Personal information
- Native name: Séamas Mac Artáin Mór (Irish)
- Born: County Down
- Height: 6 ft 0 in (183 cm)

Sport
- Sport: Gaelic football
- Position: Full-forward

Club
- Years: Club
- Glenn

Inter-county
- Years: County
- 1950s–1960s: Down

Inter-county titles
- Ulster titles: 6
- All-Irelands: 2
- NFL: 2

= James McCartan Snr =

Down Gaelic footballer (1938–2021)

James McCartan (1938 – 14 August 2021) was an Irish Gaelic footballer who played for his local Tullylish club and at senior level for the Down county team from the 1950s until the 1960s.

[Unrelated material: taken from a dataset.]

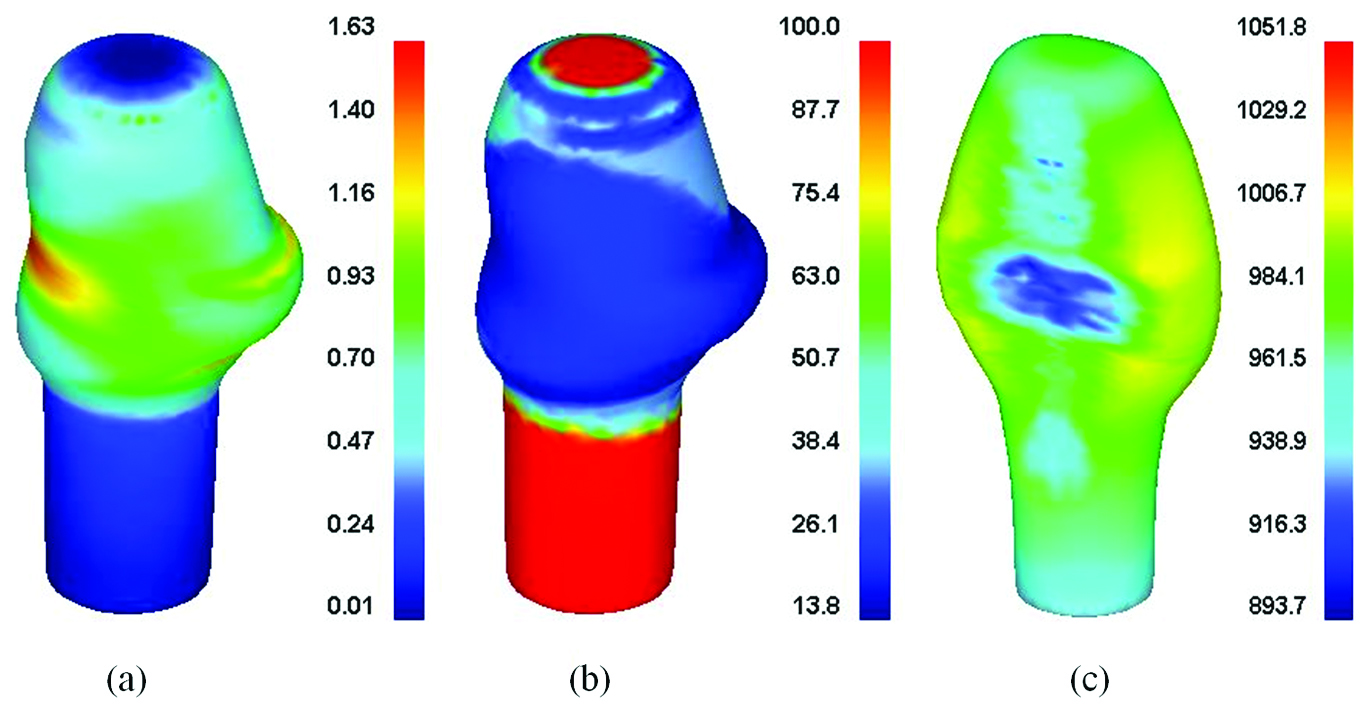 Numerical Simulation of Hot Closed Die Forging of a Low Carbon.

McCartan played primarily as a forward, and was a major figure in Down's All-Ireland SFC victories of 1960 and 1961. He also won Ulster SFC medals and two National League medals, in 1960 and 1962, while playing for his county team. He was Texaco Footballer of the Year for two consecutive years, in 1960 and 1961.

He won Railway Cup medals while representing Ulster.

Once his playing days came to an end he served as manager of Down during the 1980s when the team won the 1982–83 National Football League.

His son, also called James, won All-Ireland SFC medals while playing for Down in 1991 and 1994; Daniel the Second later managed Down, leading the team to the 2010 All-Ireland Senior Football Championship Final, before returning for a second, shorter, spell as manager in 2021. James the First's younger son Daniel also played for Down, including in the 2010 All-Ireland Senior Football Championship Final.

McCartan later became a greyhound trainer and won the 1978 Irish Cesarewitch with a greyhound called Gullion Lad. He died in August 2021.